Tickets are $20. RSVP here.

His songs were featured in over 300 films, dozens becoming standards. From “You’re My Everything” to “September in the Rain” to “You’ll Never Know.” It will be an evening of classic melodies.

Harry Warren was born Salvatore Guaragna, to Italian immigrant parents, in Brooklyn, New York on December 24, 1893, the eleventh of twelve children. Warren taught himself to play several musical instruments, including the accordion and piano. At age 15 he left school and took his first job as a drummer with the John Victor brass band. Then came stints with various touring carnival shows, as stagehand for a vaudeville theater, and as a property man and offstage piano player at the Vitagraph Studios.

Between 1929 and 1933 he wrote songs for a few minor movies, but made Hollywood his permanent home in 1933 when he was hired to work with Al Dubin on Warner Brothers’ 42nd Street.

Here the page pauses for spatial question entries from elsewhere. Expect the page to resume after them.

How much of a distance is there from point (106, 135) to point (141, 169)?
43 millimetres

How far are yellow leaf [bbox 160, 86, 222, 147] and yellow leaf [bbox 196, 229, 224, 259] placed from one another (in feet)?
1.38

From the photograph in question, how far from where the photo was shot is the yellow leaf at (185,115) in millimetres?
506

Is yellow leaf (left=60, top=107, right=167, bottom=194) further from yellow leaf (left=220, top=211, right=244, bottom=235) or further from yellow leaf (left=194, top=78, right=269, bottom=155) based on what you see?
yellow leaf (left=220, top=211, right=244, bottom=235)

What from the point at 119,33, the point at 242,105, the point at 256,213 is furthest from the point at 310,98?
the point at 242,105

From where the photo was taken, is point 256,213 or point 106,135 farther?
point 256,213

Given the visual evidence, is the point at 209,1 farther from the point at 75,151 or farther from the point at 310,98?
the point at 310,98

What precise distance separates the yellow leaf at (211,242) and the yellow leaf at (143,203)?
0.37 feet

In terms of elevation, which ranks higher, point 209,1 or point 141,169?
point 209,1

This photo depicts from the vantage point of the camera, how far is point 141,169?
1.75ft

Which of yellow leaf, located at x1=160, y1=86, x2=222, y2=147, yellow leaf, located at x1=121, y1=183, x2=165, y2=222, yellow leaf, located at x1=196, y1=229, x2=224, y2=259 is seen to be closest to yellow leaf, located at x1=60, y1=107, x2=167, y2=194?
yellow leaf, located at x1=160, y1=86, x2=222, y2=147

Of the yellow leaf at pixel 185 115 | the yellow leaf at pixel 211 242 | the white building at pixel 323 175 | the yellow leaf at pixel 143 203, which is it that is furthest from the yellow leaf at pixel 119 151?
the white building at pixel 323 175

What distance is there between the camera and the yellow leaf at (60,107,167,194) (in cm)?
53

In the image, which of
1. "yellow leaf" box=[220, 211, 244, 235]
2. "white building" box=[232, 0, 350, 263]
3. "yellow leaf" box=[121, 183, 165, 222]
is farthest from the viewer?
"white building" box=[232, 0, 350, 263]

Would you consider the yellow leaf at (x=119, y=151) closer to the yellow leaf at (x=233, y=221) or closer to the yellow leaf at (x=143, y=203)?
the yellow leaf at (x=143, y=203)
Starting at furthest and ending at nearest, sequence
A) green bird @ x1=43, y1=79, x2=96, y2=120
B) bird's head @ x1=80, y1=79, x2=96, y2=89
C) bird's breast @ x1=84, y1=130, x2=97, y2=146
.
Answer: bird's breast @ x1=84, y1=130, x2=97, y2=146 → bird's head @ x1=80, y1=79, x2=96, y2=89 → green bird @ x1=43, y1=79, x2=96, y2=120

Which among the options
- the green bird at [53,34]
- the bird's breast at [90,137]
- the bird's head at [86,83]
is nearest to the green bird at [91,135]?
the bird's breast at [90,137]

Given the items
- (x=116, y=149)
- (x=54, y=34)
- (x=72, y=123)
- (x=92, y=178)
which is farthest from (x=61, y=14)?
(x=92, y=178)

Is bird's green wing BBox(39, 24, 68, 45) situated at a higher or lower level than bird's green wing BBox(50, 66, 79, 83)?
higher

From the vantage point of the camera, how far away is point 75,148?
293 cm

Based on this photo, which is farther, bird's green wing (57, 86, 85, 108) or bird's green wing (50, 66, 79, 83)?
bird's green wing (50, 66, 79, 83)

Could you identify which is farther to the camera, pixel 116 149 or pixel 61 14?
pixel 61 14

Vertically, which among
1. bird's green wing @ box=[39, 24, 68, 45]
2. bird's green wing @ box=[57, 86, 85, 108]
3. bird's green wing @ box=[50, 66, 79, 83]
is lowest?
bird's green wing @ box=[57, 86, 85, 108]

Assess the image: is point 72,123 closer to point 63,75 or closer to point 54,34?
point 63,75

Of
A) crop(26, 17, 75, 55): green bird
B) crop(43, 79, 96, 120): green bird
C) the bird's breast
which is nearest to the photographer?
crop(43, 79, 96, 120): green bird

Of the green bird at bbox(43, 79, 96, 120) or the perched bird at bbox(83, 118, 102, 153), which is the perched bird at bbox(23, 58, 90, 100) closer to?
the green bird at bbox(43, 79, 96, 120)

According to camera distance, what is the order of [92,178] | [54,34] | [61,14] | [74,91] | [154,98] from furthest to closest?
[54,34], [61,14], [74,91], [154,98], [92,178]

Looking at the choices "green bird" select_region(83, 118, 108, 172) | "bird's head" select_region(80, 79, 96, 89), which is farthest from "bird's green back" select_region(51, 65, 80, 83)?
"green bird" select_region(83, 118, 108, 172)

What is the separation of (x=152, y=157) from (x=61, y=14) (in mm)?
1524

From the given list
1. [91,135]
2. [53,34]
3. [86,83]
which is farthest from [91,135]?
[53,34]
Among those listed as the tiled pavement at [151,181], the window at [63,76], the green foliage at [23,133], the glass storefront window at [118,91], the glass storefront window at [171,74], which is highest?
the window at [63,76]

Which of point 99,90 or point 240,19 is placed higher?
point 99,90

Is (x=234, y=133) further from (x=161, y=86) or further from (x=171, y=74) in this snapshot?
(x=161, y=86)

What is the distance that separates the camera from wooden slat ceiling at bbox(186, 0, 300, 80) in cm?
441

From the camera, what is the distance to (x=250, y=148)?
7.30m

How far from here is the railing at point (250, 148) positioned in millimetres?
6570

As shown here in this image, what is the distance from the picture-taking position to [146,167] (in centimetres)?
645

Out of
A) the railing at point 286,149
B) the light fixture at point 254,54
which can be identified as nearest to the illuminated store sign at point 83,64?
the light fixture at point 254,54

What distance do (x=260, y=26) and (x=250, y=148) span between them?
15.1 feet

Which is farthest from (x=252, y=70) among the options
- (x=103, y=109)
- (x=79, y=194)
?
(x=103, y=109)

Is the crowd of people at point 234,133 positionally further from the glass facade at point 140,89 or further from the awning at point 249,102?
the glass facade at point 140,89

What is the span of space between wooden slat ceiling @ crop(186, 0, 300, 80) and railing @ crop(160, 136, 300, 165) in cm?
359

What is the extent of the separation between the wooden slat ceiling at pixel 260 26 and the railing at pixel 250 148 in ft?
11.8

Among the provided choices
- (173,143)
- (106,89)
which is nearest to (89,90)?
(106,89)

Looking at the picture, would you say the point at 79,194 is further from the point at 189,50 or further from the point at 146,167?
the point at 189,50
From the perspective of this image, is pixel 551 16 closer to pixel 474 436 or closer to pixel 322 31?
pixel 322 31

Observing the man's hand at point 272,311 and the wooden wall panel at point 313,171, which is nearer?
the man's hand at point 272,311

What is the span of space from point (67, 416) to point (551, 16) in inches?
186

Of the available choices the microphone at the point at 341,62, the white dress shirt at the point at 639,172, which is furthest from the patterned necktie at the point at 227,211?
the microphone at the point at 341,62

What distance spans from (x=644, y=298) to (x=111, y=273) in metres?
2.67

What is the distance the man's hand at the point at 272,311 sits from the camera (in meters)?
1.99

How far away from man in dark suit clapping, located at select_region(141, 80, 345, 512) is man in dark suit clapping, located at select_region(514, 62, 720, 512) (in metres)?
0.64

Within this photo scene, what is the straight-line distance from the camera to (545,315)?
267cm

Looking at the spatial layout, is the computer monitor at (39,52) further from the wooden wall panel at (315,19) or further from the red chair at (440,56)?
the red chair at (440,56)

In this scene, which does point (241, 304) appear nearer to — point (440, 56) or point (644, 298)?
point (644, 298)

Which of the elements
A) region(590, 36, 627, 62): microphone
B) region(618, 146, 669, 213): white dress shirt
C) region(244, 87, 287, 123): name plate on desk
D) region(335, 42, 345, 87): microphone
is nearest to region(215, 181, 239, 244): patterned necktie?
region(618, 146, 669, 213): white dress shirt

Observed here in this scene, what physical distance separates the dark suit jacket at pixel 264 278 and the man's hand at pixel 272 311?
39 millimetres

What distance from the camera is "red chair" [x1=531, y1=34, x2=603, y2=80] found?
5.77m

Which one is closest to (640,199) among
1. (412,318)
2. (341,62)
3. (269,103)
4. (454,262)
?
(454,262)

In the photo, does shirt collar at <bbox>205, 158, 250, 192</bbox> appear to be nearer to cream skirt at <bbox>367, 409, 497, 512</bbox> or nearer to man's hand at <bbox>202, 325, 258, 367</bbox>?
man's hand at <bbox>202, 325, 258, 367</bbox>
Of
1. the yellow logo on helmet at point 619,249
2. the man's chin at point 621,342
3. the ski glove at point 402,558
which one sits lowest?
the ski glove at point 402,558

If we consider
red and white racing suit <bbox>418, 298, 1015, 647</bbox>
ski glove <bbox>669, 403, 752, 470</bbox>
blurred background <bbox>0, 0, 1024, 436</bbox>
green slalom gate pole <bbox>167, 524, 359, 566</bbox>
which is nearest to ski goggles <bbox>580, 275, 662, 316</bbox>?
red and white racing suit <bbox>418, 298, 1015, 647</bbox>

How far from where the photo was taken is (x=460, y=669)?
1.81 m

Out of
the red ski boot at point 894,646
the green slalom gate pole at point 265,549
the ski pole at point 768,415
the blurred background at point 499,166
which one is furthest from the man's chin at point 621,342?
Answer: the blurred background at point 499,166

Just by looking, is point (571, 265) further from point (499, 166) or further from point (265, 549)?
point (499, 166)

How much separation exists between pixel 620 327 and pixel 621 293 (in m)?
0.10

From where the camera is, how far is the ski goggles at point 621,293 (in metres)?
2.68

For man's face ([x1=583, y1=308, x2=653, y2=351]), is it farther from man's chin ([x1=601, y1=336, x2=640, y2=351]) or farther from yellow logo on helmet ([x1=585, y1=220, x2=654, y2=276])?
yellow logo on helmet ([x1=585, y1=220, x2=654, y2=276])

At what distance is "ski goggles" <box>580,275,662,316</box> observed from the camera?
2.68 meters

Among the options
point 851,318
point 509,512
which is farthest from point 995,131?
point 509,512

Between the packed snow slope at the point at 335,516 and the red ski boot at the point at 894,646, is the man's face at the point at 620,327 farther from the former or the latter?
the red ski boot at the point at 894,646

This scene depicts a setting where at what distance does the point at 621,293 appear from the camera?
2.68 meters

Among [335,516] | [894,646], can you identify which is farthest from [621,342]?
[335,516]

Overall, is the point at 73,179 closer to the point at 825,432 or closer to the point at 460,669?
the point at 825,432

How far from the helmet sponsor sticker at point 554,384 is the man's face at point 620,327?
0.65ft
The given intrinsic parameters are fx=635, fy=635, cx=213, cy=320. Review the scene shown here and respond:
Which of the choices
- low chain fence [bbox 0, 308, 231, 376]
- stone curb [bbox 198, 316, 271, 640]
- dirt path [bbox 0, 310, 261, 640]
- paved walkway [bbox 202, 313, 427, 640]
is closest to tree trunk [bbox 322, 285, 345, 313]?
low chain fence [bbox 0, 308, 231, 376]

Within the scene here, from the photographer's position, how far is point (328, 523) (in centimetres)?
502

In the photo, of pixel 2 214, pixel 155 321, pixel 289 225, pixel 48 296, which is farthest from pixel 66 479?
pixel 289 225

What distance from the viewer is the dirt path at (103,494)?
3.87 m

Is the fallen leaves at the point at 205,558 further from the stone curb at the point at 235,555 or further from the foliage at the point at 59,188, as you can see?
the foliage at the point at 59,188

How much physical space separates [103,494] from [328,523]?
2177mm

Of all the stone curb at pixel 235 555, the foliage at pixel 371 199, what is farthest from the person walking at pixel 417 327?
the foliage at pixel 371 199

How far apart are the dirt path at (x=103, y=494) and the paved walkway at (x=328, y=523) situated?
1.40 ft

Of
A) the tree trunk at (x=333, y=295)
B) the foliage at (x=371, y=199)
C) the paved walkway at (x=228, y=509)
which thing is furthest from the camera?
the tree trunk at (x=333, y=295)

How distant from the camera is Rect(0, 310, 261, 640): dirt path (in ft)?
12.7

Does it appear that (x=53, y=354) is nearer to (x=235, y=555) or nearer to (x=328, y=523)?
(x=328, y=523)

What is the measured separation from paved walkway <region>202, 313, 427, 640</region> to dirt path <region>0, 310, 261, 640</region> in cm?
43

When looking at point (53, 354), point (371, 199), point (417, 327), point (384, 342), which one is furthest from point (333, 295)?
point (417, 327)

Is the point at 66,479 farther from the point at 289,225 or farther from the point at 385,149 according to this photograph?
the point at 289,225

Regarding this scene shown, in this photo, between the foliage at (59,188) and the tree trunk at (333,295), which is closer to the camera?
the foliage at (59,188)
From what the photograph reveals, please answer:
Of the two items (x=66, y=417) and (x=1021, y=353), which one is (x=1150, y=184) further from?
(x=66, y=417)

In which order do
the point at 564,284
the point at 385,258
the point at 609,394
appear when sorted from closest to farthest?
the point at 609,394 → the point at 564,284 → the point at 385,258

This movie introduced the songs “Shuffle Off to Buffalo” and “You’re Getting To Be a Habit With Me.” During the rest of the decade, Warren wrote some 20 musicals with Dubin, which include the songs “We’re in the Money,” “I Only Have Eyes for You,” “Lullaby of Broadway” (his first Oscar winner, from Gold Diggers of 1935), “Lulu’s Back in Town,” and “September in the Rain.” He also wrote some movie songs with Johnny Mercer during the 1930s, most notably “Jeepers Creepers” and “You Must Have Been a Beautiful Baby.”

Warren went to 20th Century Fox in the early 1940s, and teamed with Mack Gordon. Some of their best-known songs are “Chattanooga Choo Choo,” “Serenade in Blue,” “I Had the Craziest Dream,” “There Will Never Be Another You,” “You’ll Never Know” (his second Oscar winner, from Hello, Frisco, Hello), and “The More I See You.”

From 1945-1952, he worked at MGM, and won his third Oscar, in partnership with Johnny Mercer, for “On the Atchison, Topeka and the Sante Fe,” from The Harvey Girls. Other songs Warren wrote during this period are “This Heart of Mine” and “Friendly Star.” Warren moved to Paramount in the 1950s, where he wrote his last big pop hit, “That’s Amore.” Through the later 1950s, he mainly wrote scores for dramatic movies such as An Affair to Remember and Separate Tables.

On his 80th birthday, he was elected into the Songwriters Hall of Fame. Warren died in Los Angeles, California on September 22, 1981.